**Görev 1**
CHP üzerine yazıda "Aynı durumdan maalesef" ile "kabul etmek gerekir." arasındaki bölümü, bu iki ifade de dahil olmak üzere birebir kopyalayın.
**Görev 2**
CHP üzerine yazıyı kaldığı yerden sürdürün.

==== Kaynak Metin

Bir önceki yazımda siyaseti, kavramlar, ilkeler ve değerler üzerinden tartışmayı toplum olarak bıraktığımızdan bahsetmiştim.
Aynı durumdan maalesef “ana muhalefet” olarak karşılık bulan CHP’nin de nasibini aldığı, “kaybedilen seçimlerden de öte” halkın bugünü ve geleceği ile ilgili umutsuzluğuna ve alternatifsizliğine yaptığımız katkı(!) açısından da değerlendirilmelidir.
Çok uzun süredir CHP’nin kendi tarihsel ve ideolojik yapısıyla çelişen ve hatta “AKP ve Türevlerinin siyaset benzerini uygulayarak iktidar olma” diye tarif edilebilecek siyasal stratejinin, hem CHP’nin hem de ülkenin siyasal geleceğini tıkayan adına da sağcılaşma diyebileceğimiz bir tıkaç vazifesi gördüğünü kabul etmek gerekir.

========
==== Verilen Bilgiler

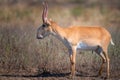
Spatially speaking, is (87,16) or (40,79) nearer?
(40,79)

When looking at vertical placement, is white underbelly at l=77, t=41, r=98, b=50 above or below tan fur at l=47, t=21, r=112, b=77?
below

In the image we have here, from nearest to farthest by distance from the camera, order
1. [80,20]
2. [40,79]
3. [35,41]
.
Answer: [40,79] < [35,41] < [80,20]

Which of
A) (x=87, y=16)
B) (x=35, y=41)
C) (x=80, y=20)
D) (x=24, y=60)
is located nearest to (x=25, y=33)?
(x=35, y=41)

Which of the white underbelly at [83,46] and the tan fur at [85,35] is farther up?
the tan fur at [85,35]

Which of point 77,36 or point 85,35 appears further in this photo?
point 85,35

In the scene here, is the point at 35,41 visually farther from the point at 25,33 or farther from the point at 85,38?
the point at 85,38

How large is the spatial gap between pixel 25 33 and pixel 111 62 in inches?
113

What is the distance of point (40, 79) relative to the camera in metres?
13.3

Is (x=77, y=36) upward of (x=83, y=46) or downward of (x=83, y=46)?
upward

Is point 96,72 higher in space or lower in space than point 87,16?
lower

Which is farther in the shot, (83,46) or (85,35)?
(85,35)

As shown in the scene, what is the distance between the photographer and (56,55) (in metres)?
14.7

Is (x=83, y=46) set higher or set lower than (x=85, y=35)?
lower

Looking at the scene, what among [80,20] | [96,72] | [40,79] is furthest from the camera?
[80,20]
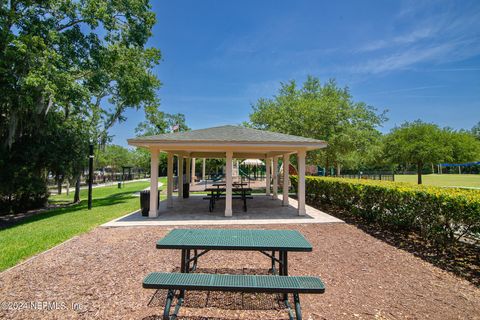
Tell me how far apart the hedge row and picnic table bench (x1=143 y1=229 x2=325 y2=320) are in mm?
3574

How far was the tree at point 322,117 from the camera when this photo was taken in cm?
1697

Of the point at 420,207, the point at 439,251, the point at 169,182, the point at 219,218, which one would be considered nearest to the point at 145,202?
the point at 219,218

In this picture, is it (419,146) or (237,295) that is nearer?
(237,295)

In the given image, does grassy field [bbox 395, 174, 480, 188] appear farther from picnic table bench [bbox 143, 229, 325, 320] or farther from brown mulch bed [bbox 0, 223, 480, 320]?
picnic table bench [bbox 143, 229, 325, 320]

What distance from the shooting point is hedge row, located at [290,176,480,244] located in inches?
179

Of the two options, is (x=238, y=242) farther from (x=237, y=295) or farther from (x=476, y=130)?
(x=476, y=130)

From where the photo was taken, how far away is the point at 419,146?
24.2m

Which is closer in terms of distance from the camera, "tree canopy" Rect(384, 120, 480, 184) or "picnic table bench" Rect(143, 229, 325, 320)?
"picnic table bench" Rect(143, 229, 325, 320)

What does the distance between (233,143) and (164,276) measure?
608 cm

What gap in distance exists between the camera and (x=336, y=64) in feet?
58.7

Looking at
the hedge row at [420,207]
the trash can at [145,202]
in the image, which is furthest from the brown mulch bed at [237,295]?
the trash can at [145,202]

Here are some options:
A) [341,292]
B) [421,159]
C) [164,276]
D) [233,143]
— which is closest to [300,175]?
[233,143]

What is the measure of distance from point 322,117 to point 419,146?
14.8 metres

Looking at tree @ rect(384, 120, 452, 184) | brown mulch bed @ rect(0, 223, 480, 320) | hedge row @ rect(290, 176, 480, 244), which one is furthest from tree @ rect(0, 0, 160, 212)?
tree @ rect(384, 120, 452, 184)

========

**Çıktı 1**
Aynı durumdan maalesef “ana muhalefet” olarak karşılık bulan CHP’nin de nasibini aldığı, “kaybedilen seçimlerden de öte” halkın bugünü ve geleceği ile ilgili umutsuzluğuna ve alternatifsizliğine yaptığımız katkı(!) açısından da değerlendirilmelidir.
Çok uzun süredir CHP’nin kendi tarihsel ve ideolojik yapısıyla çelişen ve hatta “AKP ve Türevlerinin siyaset benzerini uygulayarak iktidar olma” diye tarif edilebilecek siyasal stratejinin, hem CHP’nin hem de ülkenin siyasal geleceğini tıkayan adına da sağcılaşma diyebileceğimiz bir tıkaç vazifesi gördüğünü kabul etmek gerekir.

**Çıktı 2**
Bu durumun sorumlusu olarak, özellikle sol ve sosyal demokrat bir partide, suçluyu kişilere indirgemek kolaycılıktan ve asıl sorunu göz ardı etmekten başka bir işe yaramayacaktır.
Çünkü partinin bir önceki genel başkanı Kemal Kılıçdaroğlu’nu başlangıçta “Sakin Güç-Devrimci Kemal-Gandi Kemal” olarak tanımlayanların süreç içerisinde “Masaya Yumruğunu Vuramayan- Liderlik Vasfı Olmayan” şeklinde eleştirilmesi bile üzerine biraz düşünüldüğünde CHP’nin savrulduğu her şeyin liderden beklendiği sağ siyaset düzlemi için fikir verebilir.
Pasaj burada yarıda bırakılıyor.